Выбрать главу
Королева выпьет кофе, закажет грог (кардамон, корица, тёмный гречишный мёд). Из угла кофейни щурится смуглый бог. Или демон. Впрочем, кто их там разберёт.
Как-бы-жизни друг за другом — ячейки сот (крестик, нолик, время вышло, гасите свет). Кровоточит память. Ноет к дождю висок, будто шрам от старой раны, которой нет.

Баллада о проходящих мимо

Нарочито подробное и нарочито скучное описание

обстоятельств героя: три комнатки, кухня,

прихожая…

(с) Стругацкие

Она пережила своих детей, супруга, двух любовников, трех кошек, войну, пятнадцать лет очередей, комплект белья в веселенький горошек, которому, казалось, сносу нет (трофейное, еще из Бранденбурга), аппендицит — и пляшущий ланцет в руках у в стельку пьяного хирурга (а может, и не пьяного — как знать. А шрам… ей-богу, шрам — такая малость), железную в амурчиках кровать — она в квартире в Киеве осталась, когда пришлось уехать в Астану, — на ней в последний день зачали Мишку. До ужаса холодную весну, барак, бронхит у младшего сынишки, нелепой смерти призрачную пасть (но бог отвел, заняв счастливый случай), любовь, надежду, чувственную страсть, святое материнское и сучье, развод, потом попытку повторить — удачную… почти… свекровь-мегеру, и, если уж о боге говорить, — неверие и истовую веру, а после — равнодушное "никак" бензиновым пятном по мутной луже, когда в душе и в комнате бардак, и новый день не лучше и не хуже того, что был — вчера? позавчера?.. Пережила. Смогла. Перетерпела. Крест-накрест пеленают вечера изрядно поизношенное тело, в котором лица копятся на дне — любимые, знакомые, чужие, настойчиво маня её вовне, за грань, к нездешним долам и вершинам, грозя обрушить хрупкое жильё. Она чуть свет уходит прочь из дома — на рынок, в магазин "Чулки — бельё", к метро, на площадь возле гастронома — и там стоит подолгу, просто так. Ей мелочь иногда к ногам бросают, разок хотели натравить собак… А прошлое глядит её глазами на яркое безумное "сейчас", пытаясь ощутить, проникнуть, слиться, поймать рисунок жестов или фраз, да без толку.
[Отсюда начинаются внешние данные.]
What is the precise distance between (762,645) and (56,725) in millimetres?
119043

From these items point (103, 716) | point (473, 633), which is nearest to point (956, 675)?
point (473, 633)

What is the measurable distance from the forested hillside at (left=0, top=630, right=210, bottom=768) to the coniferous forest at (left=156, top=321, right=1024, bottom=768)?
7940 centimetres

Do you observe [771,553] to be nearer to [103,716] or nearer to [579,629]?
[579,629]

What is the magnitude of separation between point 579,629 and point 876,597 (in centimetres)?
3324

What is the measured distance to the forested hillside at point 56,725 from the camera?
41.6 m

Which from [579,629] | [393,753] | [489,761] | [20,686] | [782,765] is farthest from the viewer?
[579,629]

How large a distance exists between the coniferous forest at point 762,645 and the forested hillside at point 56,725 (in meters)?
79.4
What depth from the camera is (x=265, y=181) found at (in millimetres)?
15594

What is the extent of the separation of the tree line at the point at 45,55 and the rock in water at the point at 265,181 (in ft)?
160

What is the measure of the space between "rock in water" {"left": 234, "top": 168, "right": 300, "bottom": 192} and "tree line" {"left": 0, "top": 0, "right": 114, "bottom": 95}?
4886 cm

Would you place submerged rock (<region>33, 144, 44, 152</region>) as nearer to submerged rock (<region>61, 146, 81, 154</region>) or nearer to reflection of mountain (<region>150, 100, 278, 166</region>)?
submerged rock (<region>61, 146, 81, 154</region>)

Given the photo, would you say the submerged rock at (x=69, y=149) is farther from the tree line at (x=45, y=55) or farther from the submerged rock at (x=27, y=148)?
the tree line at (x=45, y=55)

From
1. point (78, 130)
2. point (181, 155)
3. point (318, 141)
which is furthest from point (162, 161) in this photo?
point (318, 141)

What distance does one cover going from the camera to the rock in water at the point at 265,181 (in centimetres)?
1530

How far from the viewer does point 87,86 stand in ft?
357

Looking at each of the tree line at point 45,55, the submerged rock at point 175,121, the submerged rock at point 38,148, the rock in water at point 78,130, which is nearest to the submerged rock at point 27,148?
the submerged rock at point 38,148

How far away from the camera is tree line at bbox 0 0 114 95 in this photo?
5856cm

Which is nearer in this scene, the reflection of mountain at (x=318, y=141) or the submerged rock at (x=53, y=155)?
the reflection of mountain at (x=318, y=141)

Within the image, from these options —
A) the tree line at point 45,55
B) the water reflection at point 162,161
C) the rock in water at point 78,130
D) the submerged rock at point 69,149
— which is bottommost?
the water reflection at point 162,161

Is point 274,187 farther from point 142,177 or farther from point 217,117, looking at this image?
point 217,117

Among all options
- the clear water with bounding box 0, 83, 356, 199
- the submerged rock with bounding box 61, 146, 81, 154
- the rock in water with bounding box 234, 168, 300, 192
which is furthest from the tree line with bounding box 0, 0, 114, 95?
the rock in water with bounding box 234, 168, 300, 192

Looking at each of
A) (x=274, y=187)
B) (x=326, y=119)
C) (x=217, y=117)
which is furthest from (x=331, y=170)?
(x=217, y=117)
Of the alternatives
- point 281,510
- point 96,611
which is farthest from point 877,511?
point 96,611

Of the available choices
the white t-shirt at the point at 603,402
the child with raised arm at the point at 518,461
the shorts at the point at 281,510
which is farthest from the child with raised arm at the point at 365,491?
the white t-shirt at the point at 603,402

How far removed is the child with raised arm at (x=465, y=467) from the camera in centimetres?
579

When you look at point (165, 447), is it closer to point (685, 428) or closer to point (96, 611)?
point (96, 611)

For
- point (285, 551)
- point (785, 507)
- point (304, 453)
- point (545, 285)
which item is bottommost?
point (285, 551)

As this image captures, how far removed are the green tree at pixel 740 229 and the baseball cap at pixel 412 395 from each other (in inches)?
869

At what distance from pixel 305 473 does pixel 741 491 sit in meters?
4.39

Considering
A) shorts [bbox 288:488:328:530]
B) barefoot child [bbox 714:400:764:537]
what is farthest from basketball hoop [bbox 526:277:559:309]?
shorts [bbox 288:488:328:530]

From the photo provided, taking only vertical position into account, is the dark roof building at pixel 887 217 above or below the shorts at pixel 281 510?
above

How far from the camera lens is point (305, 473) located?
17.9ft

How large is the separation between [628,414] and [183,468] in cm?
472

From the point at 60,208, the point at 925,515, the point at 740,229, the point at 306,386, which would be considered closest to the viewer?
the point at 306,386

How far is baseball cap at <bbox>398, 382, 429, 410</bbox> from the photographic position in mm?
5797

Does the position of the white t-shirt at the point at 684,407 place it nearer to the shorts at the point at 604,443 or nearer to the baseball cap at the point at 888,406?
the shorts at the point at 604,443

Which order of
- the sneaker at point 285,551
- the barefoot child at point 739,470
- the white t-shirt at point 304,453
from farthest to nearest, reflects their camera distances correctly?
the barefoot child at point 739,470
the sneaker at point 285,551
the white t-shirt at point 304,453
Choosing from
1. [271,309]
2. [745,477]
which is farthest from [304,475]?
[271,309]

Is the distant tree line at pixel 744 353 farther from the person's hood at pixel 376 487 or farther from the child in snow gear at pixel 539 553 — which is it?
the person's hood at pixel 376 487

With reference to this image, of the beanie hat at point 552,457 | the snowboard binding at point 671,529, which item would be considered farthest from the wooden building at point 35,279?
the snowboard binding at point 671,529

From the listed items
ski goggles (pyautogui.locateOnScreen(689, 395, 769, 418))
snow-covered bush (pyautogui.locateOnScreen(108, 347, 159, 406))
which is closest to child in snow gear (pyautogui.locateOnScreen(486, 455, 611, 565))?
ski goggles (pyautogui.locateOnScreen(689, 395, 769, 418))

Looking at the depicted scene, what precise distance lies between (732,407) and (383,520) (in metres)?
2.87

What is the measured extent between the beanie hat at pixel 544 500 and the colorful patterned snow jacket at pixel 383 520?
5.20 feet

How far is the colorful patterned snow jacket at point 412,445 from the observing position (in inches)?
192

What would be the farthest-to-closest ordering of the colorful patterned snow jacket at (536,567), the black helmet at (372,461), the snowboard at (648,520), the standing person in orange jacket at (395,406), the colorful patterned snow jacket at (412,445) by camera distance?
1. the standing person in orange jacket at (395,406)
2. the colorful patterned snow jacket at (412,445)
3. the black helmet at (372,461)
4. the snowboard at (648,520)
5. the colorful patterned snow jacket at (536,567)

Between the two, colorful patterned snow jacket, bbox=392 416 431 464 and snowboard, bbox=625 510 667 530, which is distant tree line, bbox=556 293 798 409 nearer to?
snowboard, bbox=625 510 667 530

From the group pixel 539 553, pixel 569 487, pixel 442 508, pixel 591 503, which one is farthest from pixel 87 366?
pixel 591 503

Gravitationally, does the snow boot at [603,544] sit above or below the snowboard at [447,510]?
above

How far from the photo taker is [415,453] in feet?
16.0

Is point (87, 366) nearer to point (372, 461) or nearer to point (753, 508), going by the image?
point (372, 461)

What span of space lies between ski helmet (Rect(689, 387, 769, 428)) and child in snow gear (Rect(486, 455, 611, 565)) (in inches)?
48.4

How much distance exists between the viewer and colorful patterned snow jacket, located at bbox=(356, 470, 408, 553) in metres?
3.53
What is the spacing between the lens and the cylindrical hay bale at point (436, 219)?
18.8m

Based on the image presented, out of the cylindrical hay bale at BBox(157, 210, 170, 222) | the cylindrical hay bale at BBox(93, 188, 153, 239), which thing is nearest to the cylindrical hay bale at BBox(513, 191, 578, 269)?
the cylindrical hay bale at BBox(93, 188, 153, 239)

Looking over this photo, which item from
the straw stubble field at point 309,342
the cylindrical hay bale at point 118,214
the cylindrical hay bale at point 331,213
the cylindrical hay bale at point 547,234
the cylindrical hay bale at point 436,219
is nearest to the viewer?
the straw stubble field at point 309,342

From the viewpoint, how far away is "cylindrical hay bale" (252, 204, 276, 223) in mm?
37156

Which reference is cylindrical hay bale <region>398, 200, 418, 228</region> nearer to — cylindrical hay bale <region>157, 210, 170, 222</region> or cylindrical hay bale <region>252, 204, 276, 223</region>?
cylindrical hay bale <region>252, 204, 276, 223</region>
Останкинская спица надёжно глушит радиоэфир.
Иди себе, не всматриваясь, мимо: статистом — "Кушать подано, monsieur!", — участником безликой пантомимы, но только не… Почувствовал укол? Ещё не поздно — отвернись, не надо!.. Её рука поднимется легко — прикрыться от назойливого взгляда, но ты уже срываешься во тьму, в бесчисленные сонмища людские, собой пополнить местную тюрьму — безводную и мёртвую пустыню. Рванёшься, будто пленник из оков, почуявший в металле призрак фальши, прибавишь шаг, ещё — и был таков, подальше от… неважно, но подальше.
Но часть тебя останется во мгле, дрожа от жути, холода и смрада, на небывалой выжженной земле среди таких же проходивших рядом.

Буря в пустыне

Генерал! Наши карты — дерьмо. Я пас.

(с) И.Бродский

Сорок лет в пустыне, ей-богу, немалый срок. Генерал, такой поход не сочтёшь блицкригом. На моем "Узи" заедает к чертям курок и прицел сбоит (вероятно, шкала со сдвигом). Лейтенант читает молитвенник между строк пролетевшим МИГам.
Генерал, мы, кажется, пересекли рубеж. Нам пески, заунывно воя, целуют пятки, небо виснет тряпкой, ландшафт, как бельё, несвеж, и куда ни глянь — охряные мазки и пятна. Здесь, по данным спутника, должен быть город Льеж — но, похоже, спрятан.
Генерал, я слышу, оркестр играет туш С переходом в рэгги — каждый четвёртый вторник. Дирижёр невидим, всеведущ и вездесущ. На обед — овсянка, повар берёт половник. Это мы — самум и сирокко, жара и сушь, так сказал полковник.